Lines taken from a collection
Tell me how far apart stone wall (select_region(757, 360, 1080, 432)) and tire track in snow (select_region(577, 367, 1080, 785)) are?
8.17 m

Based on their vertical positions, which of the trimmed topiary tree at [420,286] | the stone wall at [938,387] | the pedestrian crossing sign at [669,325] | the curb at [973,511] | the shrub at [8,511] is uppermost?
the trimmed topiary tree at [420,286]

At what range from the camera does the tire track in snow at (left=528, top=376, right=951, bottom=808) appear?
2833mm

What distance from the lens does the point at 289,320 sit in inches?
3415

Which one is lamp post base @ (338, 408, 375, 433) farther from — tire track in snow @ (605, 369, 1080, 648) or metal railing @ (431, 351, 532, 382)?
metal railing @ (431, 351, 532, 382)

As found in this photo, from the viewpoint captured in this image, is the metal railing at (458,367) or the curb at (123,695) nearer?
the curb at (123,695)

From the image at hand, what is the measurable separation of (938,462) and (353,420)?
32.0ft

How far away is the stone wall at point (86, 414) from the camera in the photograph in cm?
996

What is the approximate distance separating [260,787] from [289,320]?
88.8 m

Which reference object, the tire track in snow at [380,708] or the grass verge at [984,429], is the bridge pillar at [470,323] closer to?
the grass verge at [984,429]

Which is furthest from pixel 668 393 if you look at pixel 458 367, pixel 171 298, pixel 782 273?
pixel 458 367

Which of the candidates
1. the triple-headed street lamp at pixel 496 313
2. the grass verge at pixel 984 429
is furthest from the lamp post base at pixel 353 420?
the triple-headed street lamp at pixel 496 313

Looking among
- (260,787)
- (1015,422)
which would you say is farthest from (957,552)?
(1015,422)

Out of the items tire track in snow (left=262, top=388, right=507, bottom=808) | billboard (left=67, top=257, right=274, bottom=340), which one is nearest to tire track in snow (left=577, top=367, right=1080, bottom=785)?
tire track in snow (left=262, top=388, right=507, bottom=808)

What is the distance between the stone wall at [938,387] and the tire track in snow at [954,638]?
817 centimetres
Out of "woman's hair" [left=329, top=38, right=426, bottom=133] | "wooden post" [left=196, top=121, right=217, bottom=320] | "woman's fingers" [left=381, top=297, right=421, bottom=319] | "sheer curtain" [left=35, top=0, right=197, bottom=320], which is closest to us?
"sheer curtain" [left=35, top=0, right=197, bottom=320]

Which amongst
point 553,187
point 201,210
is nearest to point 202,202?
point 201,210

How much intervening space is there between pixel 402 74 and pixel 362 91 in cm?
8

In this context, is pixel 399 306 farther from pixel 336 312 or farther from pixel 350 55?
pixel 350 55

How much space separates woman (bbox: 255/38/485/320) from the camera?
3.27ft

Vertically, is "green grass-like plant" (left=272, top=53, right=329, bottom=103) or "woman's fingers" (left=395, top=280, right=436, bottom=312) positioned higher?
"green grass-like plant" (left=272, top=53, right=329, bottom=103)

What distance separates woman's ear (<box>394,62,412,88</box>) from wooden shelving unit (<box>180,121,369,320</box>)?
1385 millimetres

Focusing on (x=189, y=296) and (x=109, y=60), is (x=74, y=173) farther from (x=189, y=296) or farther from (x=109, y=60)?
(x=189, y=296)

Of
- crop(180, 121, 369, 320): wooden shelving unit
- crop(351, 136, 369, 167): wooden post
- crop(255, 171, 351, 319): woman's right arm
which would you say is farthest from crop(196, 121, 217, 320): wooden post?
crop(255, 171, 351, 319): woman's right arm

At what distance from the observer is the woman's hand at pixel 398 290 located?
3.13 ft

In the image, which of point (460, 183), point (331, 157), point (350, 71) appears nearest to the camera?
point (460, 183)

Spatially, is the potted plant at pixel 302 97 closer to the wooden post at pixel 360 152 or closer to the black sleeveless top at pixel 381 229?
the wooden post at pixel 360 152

■ **Directions**
Swap "stone wall" for "brick wall" everywhere in the lines above, and reproduce all of them with nothing else changed.

■ **Full output**
Tell me how far apart brick wall (select_region(757, 360, 1080, 432)) and tire track in snow (select_region(577, 367, 1080, 785)) are?
8.17 m

Based on their vertical positions, which of the trimmed topiary tree at [420,286] | the brick wall at [938,387] | the pedestrian crossing sign at [669,325] | the curb at [973,511] | the shrub at [8,511] is uppermost?
the trimmed topiary tree at [420,286]

At what range from the camera does the tire track in snow at (left=528, top=376, right=951, bottom=808) appear?
2833mm

What distance from the lens does the point at 289,320 sit in inches?
3415

Which one is lamp post base @ (338, 408, 375, 433) farther from — tire track in snow @ (605, 369, 1080, 648) or metal railing @ (431, 351, 532, 382)?
metal railing @ (431, 351, 532, 382)

As found in this photo, from the viewpoint captured in this image, is the metal railing at (458,367) or the curb at (123,695) nearer?
the curb at (123,695)

From the image at hand, what is the measurable separation of (938,462) and (353,420)?
32.0ft

How far away is the brick wall at point (86, 414) from the camera in the photograph in cm?
996

What is the approximate distance separating [260,787] from [289,320]?
88.8 m

Which reference object, the tire track in snow at [380,708] or the grass verge at [984,429], is the bridge pillar at [470,323] closer to?
the grass verge at [984,429]

Which is furthest from pixel 668 393 if you look at pixel 458 367, pixel 171 298, pixel 782 273?
pixel 458 367

Which of the candidates
1. the triple-headed street lamp at pixel 496 313
2. the grass verge at pixel 984 429
is furthest from the lamp post base at pixel 353 420?
the triple-headed street lamp at pixel 496 313

Looking among
- (260,787)
- (1015,422)
which would you say is farthest from (957,552)?
(1015,422)

Out of the items tire track in snow (left=262, top=388, right=507, bottom=808) | billboard (left=67, top=257, right=274, bottom=340), which one is nearest to tire track in snow (left=577, top=367, right=1080, bottom=785)?
tire track in snow (left=262, top=388, right=507, bottom=808)

What is the distance between the brick wall at [938,387] and the tire track in snow at [954,638]?
817 centimetres
Out of "woman's hair" [left=329, top=38, right=426, bottom=133] | "wooden post" [left=196, top=121, right=217, bottom=320] | "woman's fingers" [left=381, top=297, right=421, bottom=319] | "sheer curtain" [left=35, top=0, right=197, bottom=320], which is closest to us?
"sheer curtain" [left=35, top=0, right=197, bottom=320]

Which amongst
point 553,187
point 201,210
is nearest to point 202,202?
point 201,210

How much intervening space is there between pixel 402 74 and pixel 362 91 in cm?
8

In this context, is pixel 399 306 farther from pixel 336 312 or farther from pixel 350 55?
pixel 350 55

How much space separates woman (bbox: 255/38/485/320) from the camera?
3.27ft

Vertically, is "green grass-like plant" (left=272, top=53, right=329, bottom=103) or "woman's fingers" (left=395, top=280, right=436, bottom=312) positioned higher?
"green grass-like plant" (left=272, top=53, right=329, bottom=103)

What distance separates woman's ear (<box>394,62,412,88</box>) from wooden shelving unit (<box>180,121,369,320</box>)?
1385 millimetres

Focusing on (x=189, y=296) and (x=109, y=60), is (x=74, y=173) farther from (x=189, y=296) or farther from (x=109, y=60)?
(x=189, y=296)

Of
- crop(180, 121, 369, 320): wooden shelving unit
- crop(351, 136, 369, 167): wooden post
- crop(255, 171, 351, 319): woman's right arm
which would you say is farthest from crop(196, 121, 217, 320): wooden post?
crop(255, 171, 351, 319): woman's right arm

At what distance from the observer is the woman's hand at pixel 398 290 located?
3.13 ft

In the image, which of point (460, 183), point (331, 157), point (350, 71) appears nearest to the camera?
point (460, 183)

Spatially, is the potted plant at pixel 302 97 closer to the wooden post at pixel 360 152 or closer to the black sleeveless top at pixel 381 229?
the wooden post at pixel 360 152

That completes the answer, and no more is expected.